The walls shook at York University on November 20.
So did the floors and the ceilings. And I’m sure many of those who witnessed the “protest” against former I.D.F. soldiers who were speaking on campus, were also shaken up.
As hundreds of demonstrators stomped through Vari Hall, banging the walls, ceilings and counters of that welcome-point for students and visitors to York, their unified screams of “Viva viva Palestina! Viva viva Intifada!”, became deafening.
What a welcome people received that night: explicit calls for the murder of Israelis from a school-approved student group through suicide bombings, shootings, stabbings and all other forms of violence the Palestinian Intifada is famous for.
Led by Students Against Israeli Apartheid (SAIA), and joined by Torontonians usually spotted at protests against the State of Israel, demonstrators morphed into an organized mob. In the chaos of the violent exchanges between the pro-Israel and pro-Palestinian factions, I couldn’t hear anything but the buzz of my eardrums. I felt like a character in a movie trying to regain my equilibrium after a bomb had gone off—I can see my surroundings but can’t hear anything. I see the venom in people’s eyes, and the expressions of rage across their faces; I feel the ground under my feet thumping, but a disturbing silence takes over.

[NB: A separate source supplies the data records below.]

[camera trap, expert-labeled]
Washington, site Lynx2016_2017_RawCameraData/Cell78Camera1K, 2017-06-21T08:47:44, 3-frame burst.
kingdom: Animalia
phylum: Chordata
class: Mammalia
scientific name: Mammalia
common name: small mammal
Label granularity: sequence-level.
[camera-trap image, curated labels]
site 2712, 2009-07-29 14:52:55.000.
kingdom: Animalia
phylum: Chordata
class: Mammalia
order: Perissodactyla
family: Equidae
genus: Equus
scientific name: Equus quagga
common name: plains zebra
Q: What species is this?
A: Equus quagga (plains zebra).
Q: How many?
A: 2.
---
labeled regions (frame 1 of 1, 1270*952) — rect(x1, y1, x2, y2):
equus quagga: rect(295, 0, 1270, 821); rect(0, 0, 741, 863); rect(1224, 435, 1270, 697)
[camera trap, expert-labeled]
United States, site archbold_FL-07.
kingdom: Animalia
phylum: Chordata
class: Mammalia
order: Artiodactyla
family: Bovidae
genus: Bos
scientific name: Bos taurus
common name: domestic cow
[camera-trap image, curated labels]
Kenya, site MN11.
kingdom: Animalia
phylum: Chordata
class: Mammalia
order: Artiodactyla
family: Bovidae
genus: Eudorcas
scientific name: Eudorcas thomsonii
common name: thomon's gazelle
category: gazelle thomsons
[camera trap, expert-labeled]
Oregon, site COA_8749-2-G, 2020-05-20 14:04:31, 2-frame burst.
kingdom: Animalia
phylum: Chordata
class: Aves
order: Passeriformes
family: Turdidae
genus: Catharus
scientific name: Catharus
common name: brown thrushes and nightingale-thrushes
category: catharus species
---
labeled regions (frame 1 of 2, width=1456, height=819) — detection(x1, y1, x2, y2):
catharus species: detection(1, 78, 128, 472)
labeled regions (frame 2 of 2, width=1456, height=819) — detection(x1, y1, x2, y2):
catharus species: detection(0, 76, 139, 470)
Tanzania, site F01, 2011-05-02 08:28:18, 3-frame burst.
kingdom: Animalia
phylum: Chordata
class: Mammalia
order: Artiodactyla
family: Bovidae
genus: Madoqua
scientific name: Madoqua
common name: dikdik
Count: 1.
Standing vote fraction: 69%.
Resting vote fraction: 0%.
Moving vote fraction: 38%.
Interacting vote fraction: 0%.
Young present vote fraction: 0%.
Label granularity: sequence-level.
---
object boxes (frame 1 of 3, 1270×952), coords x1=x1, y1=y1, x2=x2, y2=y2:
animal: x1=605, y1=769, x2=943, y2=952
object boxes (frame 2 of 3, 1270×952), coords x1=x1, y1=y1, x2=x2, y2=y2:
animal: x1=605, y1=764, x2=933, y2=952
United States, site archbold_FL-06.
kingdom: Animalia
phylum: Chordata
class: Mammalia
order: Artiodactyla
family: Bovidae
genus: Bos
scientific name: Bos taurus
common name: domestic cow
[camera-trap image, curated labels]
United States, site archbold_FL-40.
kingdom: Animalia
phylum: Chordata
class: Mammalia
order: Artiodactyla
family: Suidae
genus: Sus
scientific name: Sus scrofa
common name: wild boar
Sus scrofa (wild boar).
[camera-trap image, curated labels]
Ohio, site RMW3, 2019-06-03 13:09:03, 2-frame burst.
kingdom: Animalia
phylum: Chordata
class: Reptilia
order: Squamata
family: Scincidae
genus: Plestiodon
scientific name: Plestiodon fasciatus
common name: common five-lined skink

As a York alumnus (2006–2010), I’m used to demonstrations. My classes in Vari Hall were sometimes interrupted by the angry chants of Tamil Tiger supporters, anti-Israel activists and the annual Israel Apartheid Week. This time, however, the fear tactics and open aggression against Israel and its supporters were bigger, louder—and I’m not ashamed to say it—scarier.
In contrast to past protests, this one was morally supported, at least implicitly, by Canada’s vote against Israel at the United Nation’s only two days prior, a vote that puts Canada in the same corner vis-à-vis Israel as North Korea and other inhumane regimes which play victim to the world, while starving their own populations, and using torture and intimidation to quash free speech.
And that was exactly the protestors’ purpose: to prevent those with a different narrative from sharing their lived experiences of protecting Israel from Intifada. I had to remind myself that we weren’t in the streets of Syria, Yemen or even Hong Kong. I was in Canada, where free speech reigns, not hate speech and shameless intimidation tactics that starve inquisitive minds and stifle constructive conversation between those who disagree.
To be clear, an Intifada is meant to create chaos in Israel while convincing the world that the Palestinians are the most oppressed people on earth, otherwise, “Why would they turn to such drastic measures as suicide bombing to defend themselves?!”
Similarly, SAIA and its supporters intimidate their detractors by creating chaos; this allows their “criticism” of Israel to be expressed without the inconvenient issue of intellectual challenge. As people try to swallow the lump in their throat caused by the intimidating mob, SAIA tries to get them to swallow their version of reality by turning up the noise and creating instability by literally making the surroundings shake.
It is not only valuable but critical for our intellectual growth to have hard conversations. However, as soon as one side drowns out the other side’s voice, as soon as they bar individuals from sharing their truth, and as soon as people are too scared and frightened to even identify as a group of people who share the same values, we as a society have failed.
Canada is a place where no one, whether Jewish, Muslim, Armenian, Tutsi, Ukrainian, et al., should ever be unsafe, shouted down, pushed around or threatened with collective physical attack in the form of an Intifada, for example.
Yet, while the walls shook and the floor beneath my feet trembled last Wednesday at York University, I looked around at other Jews and realized that the “Never Again” mantra that I was raised to respect is pointless, if people do nothing to stop the kind of vitriolic hate that mob was apparently so proud of.
Never Again means nothing if we let this animosity to continue to fester like a gaping wound against freedom and responsibility. The piercing screams from last week cannot fall on deaf ears. In the face of this storm, silence is nothing but a dangerous luxury.
Returning to York last week to observe the protest, I was hoping campus officials no longer welcomed the types of fear-mongering masquerading as “free speech”, which I had witnessed years prior. Instead of being proud of my alma mater for dealing with what was already in my day a long-standing problem, I’m left with a foreboding sadness for my kids’ future, the future of that school and academies across the continent.
Until the screaming stops and the other side is willing to dialogue, I don’t know where we’re headed and when those walls will stop shaking.